Ainda nesta semana, foi possível rever na TV Educativa o Teatro Cacilda Becker, com a grande atriz brasileira, interpretando Inês de Castro, através de uma filmagem realizada em 1968. Lá está Cacilda com a sua classe absoluta, a sua grande contenção a fim de evitar os possíveis exageros vinculados ao drama e Mauro Mendonça muito bem, evitando os escorregões do papel ultradramático de Afonso IV.
Isso traduz um dos grandes benefícios do filme como meio principal de registro que temos no século. Desaparece a emoção em torno da expectativa da performance, mas ficamos com a mesma emoção da documentação: aquela Inês de Cacilda Becker sera sempre a mesma Inês da mesma Cacilda.
Está em foco o problema da performance. Os objetos estéticos podem ser divididos entre aqueles que necessitam ou não de um intermediário com o público, a fim de produzirem seus efeitos, Trata-se do que, genericamente, se entende como execução. Se, de um lado, as artes plásticas (pintura, escultura, gravura, desenho etc), o filme e a literatura prescindem de executor de intérprete, ou seja, a obra entrega-se de pronto, de outro, ocorre o contrário, como é o caso da dança, do teatro e da música, a exigirem a intermediação do mencionado intérprete. Enfim, há o suspense do que será a performance do dia: dará o tenor o dó de peito? manterá a bailarina aquela ponta durante tantos segundos? saberá fulano, no papel X ou Y, emitir o grito na hora precisa? estarão afinados os violinos? E no dia seguinte, estarão melhor ou pior?
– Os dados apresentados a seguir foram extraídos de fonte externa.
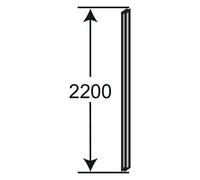 HÜPPE Vita pure Accessoires Set complémentaire niche, longueur 220cm, Accessoires Paroi de douche, VA2302182, Couleur: Édition blanche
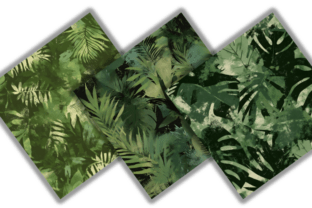 Grunge Tropical Jungle Leaves Patterns Graphic by Creative River ...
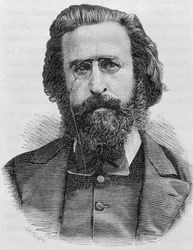Portrett av Charles Théophile Ferré (1845 - 1871). Gravering av slutten av 1800-tallet i "Histoire de France"" av H. Martin.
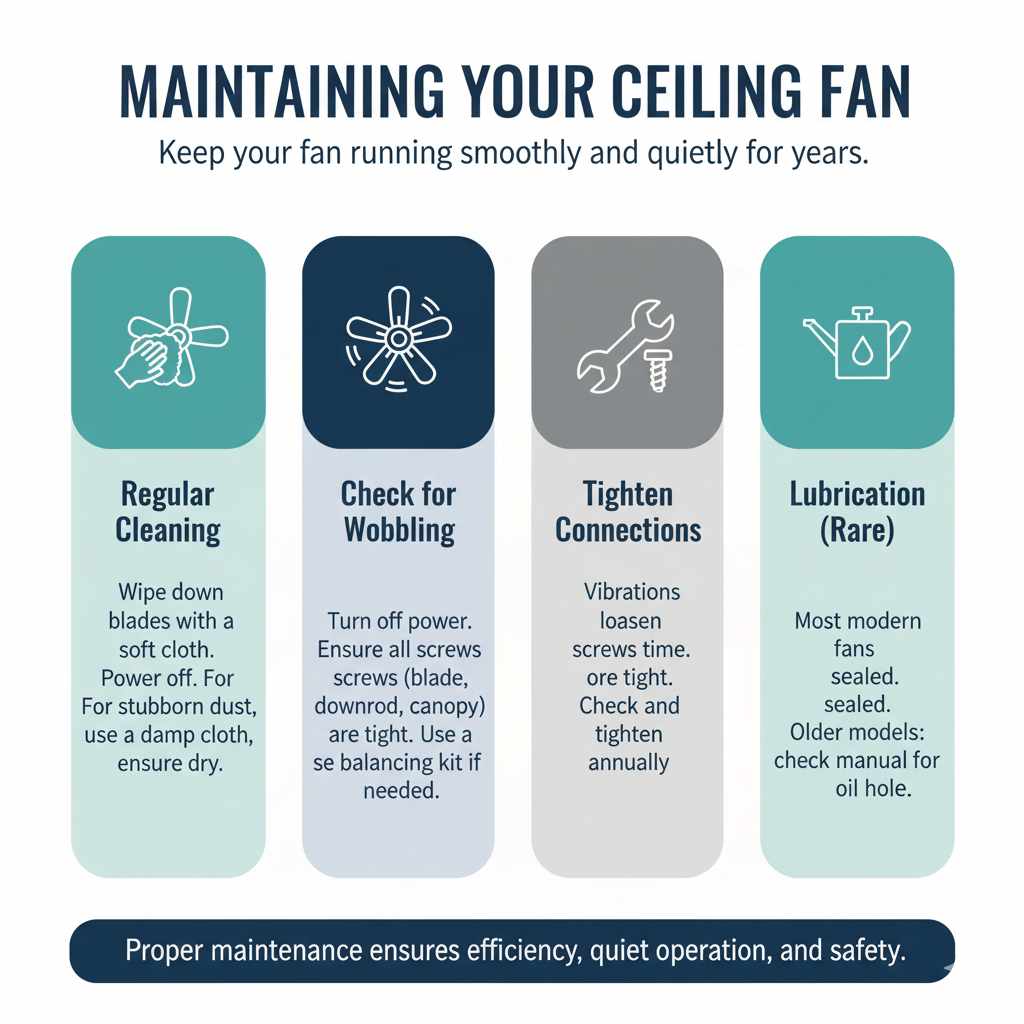 Maintaining Your Ceiling Fan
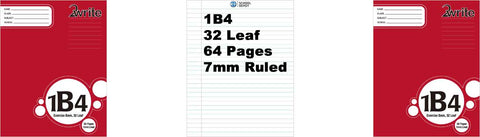 2Write 1B4 Exercise Book 32 Leaf Ruled 7mm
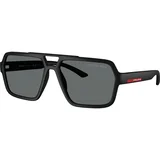 PSA06S DG002G Polarized ONE SIZE (59) Črna/Siva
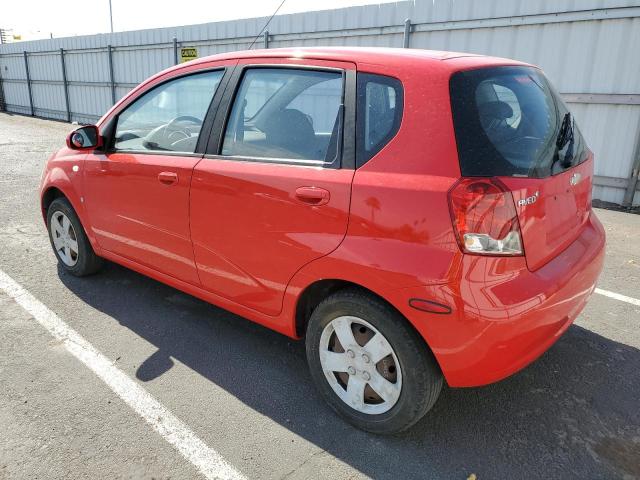 KL1TD666X7B790090 - 2007 CHEVROLET AVEO BASE RED photo 2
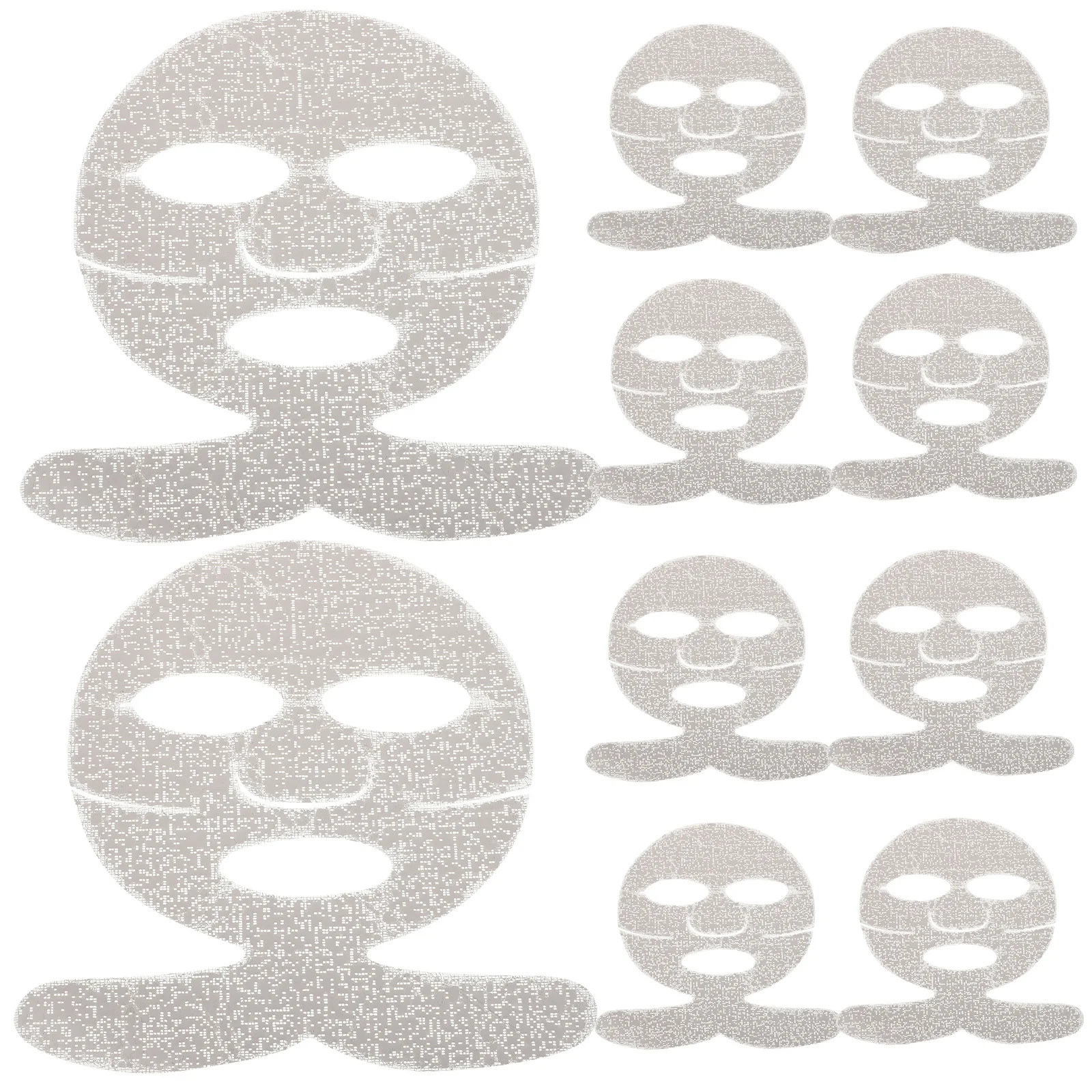 

10 Pcs Plaster Mask DIY Facial Kit Girl Face Masks Spa Bulk Skincare Non Woven Fabric Reusable Sheet Portable Set Face Mask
Aí intervém o ciclo de consequência da era da reprodutibilidade em massa. O filme (sejá fotografia, cinema ou mera copiagem) e os discos e fitas de gravação perpetuam performances. Perpetuam as intermediações, a eventual ascendência do citado intérprete.
E é sobre isso que trabalha a televisão. Sobre a quase eternidade do documento. Aí então é que pode começar a mudar o conceito de "arte", que, na observação de Décio Pignatari, é, hoje, mero "preconceito cultural".